Endovascular aneurysm repair (EVAR) for abdominal aortic aneurysms (AAAs) in those 80-plus decreases one-year mortality rates compared to non-operative management, researchers at the University of Texas (UT) Southwestern Medical Center in Dallas found.
Working from a cohort of 11,829 patients who met study criteria, Mitri Khoury, MD, a general surgery resident at the institution, et al found that while the predicted one-year mortality rate without EVAR was 14.6%, the actual rate was “significantly higher” with EVAR at 10.6% (p<0.001). The overall rate of major adverse cardiac events (MACE)—the study’s secondary outcome—was 4.4%. The findings were delivered at the Southern Association for Vascular Surgery (SAVS) annual meeting held in Scottsdale, Arizona (Jan 27–30).

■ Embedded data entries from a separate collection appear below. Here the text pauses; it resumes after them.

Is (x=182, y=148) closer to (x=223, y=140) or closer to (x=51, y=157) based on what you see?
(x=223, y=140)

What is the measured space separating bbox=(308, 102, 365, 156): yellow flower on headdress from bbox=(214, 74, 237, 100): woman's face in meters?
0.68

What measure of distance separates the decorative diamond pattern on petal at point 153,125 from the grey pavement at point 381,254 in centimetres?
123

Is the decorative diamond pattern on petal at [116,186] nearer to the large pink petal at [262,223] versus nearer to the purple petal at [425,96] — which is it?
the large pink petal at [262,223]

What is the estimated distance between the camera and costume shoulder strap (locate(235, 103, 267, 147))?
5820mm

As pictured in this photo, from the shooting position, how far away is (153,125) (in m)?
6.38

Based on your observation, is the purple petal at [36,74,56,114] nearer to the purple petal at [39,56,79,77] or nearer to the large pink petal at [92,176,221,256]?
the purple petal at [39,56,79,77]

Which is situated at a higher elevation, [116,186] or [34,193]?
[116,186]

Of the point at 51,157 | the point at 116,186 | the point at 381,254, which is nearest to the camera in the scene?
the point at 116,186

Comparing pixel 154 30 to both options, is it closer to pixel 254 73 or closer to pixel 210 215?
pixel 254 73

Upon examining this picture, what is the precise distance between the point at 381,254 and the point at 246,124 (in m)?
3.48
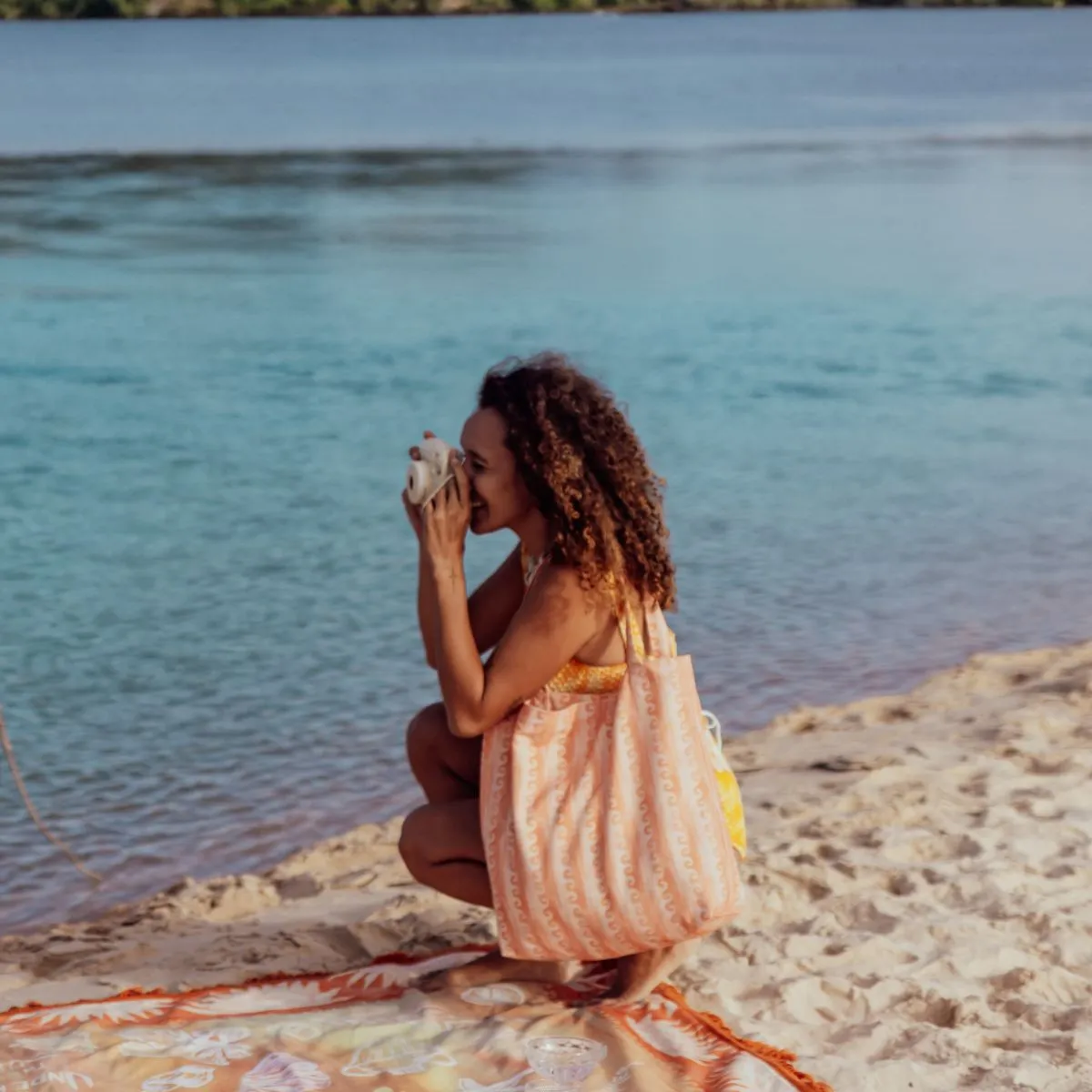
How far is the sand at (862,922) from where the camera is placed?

The research team carried out a retrospective review of the Vascular Quality Initiative (VQI) database of EVARs for AAA completed from 2003–2020. The cohort had a median age of 84, with 76.2% of them male. Some 4,681, or 39.6%, of the patients had an aortic diameter of less than 5.5cm. Another 10.6% had a diameter of 7cm or greater.
Khoury and colleagues used the Gagne Index to calculate the predicted one-year mortality from untreated AAA. This involved a validated co-morbidity score plus one-year aneurysm-related mortality without repair (one-year aortic rupture risk based on aneurysm diameter x 0.85).
Patients with a Gagne Index of 0–3 had significantly lower actual one-year mortality rates with EVAR compared to that predicted without repair, but the researchers found no significant benefit of EVAR for patients with a Gagne Index of 4 or more. That was also the case with patients who had a AAA size of less than 5.5cm, “so preference should be given to elderly patients with lower Gagne Indices and larger AAAs,” Khoury et al reported.
One-year survival for patients was regressed on a subset of variables, he said. Age, coronary artery disease, increasing AAA diameter, increasing Gagne Index and MACE were independent predictors of mortality in the elderly, the investigators found. By way of contrast, Khoury told SAVS, body mass index as well as aspirin and statin use were associated with improved survival.
He noted several limitations, starting with the “inherent biases” of a retrospective study. “In addition, we do not have specifics regarding the aneurysm anatomy,” he added. “As previous studies have shown, predicted one-year rupture risk based solely on diameter may not necessarily be completely accurate.”
Khoury further noted that the VQI dataset did not have a variable that allowed the researchers to determine if patients had metastatic cancer, “which is worth a total of five points in the calculation of the Gagne Index and can lead to a large underestimation of a patient’s one-year survival.
“However, patients with metastatic cancer would likely only represent a very small cohort in the study focused on elective EVARs in elderly patients, and would not have a significant effect on the overall results.”
Providing further context to the study, Khoury later told Vascular Specialist: “The relative benefit of EVAR versus continued surveillance in the elderly is currently unknown. Nonoperative management of AAAs carries a substantial risk of rupture and subsequent death in the elderly since the majority of AAA ruptures occur in patients 75 years of age or older.
“To further complicate decision-making, life expectancy decreases with advancing age, which may nullify the benefit of EVAR. Thus, it is currently unknown whether offering repair to those of advanced age improves overall mortality. The purpose of this study was to quantify the impact of EVAR on one-year mortality in the elderly by comparing the actual one-year mortality after EVAR to the predicted one-year mortality without repair.”